3. Regulatory Pressures Heat Up
In addition to fraud, McGovern and Ni Thuama point to emerging cybersecurity standards and regulations as pain points for enterprises in 2023. As a result, both expect to see many more enterprises addressing issues like email spoofing and domain impersonation.
“Undoubtedly we will see businesses that fall within the scope taking significant steps to comply with their legal obligations with the most mature organizations taking the lead.”Dr. Rois Ni Thuama, Head of Cyber Governance, Red Sift
Following the introduction of the new cybersecurity rules by the US Securities and Exchange Commission, it is likely that other market regulators will follow suit looking to provide investors with the same level of visibility, clarity, and confidence.
According to Ni Thuama, an award-winning doctor of law and subject matter expert in corporate governance, cyber governance, and risk management, “Savvy investors will seek out the safest markets that will prompt a race to the top. As it stands the US has a first-mover advantage. In 2023 expect to see market regulators climb on board that regulatory train.”
In Europe, the Digital Operational Resilience Act (DORA) officially passed into law in the Fall of 2022, but Ni Thuama says the countdown clock for enterprises to implement has started ticking.
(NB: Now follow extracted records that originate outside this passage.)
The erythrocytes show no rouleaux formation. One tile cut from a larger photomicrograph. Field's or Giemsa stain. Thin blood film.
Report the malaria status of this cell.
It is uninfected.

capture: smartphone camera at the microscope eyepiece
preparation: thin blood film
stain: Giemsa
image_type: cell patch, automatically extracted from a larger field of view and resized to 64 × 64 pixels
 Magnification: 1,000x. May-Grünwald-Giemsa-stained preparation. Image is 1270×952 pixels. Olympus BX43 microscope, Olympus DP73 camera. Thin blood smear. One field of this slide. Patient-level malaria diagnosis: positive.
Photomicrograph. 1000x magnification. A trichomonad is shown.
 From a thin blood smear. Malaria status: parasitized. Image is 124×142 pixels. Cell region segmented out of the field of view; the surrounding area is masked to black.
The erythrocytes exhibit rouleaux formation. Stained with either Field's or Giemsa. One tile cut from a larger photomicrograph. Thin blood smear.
“Undoubtedly we will see businesses that fall within the scope taking significant steps to comply with their legal obligations with the most mature organizations taking the lead. A critical catalyst likely to prompt the accelerated adoption of best practice lies in the fact that penalties for failing to comply includes criminal sanctions”.
4. International Risks
Akbari brings our conversation to a close with thoughts on Nation States and organized crime networks, saying, “The overall frequency and sophistication of all types of cyber-attacks from these groups will increase over the next year.”
For example, as Russia runs out of money because of biting economic sanctions, runs out of resources in their war on Ukraine, and runs out of allies, options, and possibilities, Russia will refocus its attention in the digital world.
Ni Thuama elaborates, saying, “Businesses will be dealing with an uptick in cyber attacks. Targets are likely to be US critical national infrastructure as well as US commercial interests in the US and abroad.
In all likelihood, US Companies will treat the threat of accelerated Russian Activity as severe and seek to manage exploits, particularly addressing angles of entry known to be used by Russian organizations. Firms with a more sophisticated cybersecurity posture will likely mandate minimum standards for their supply chain to defend their business.”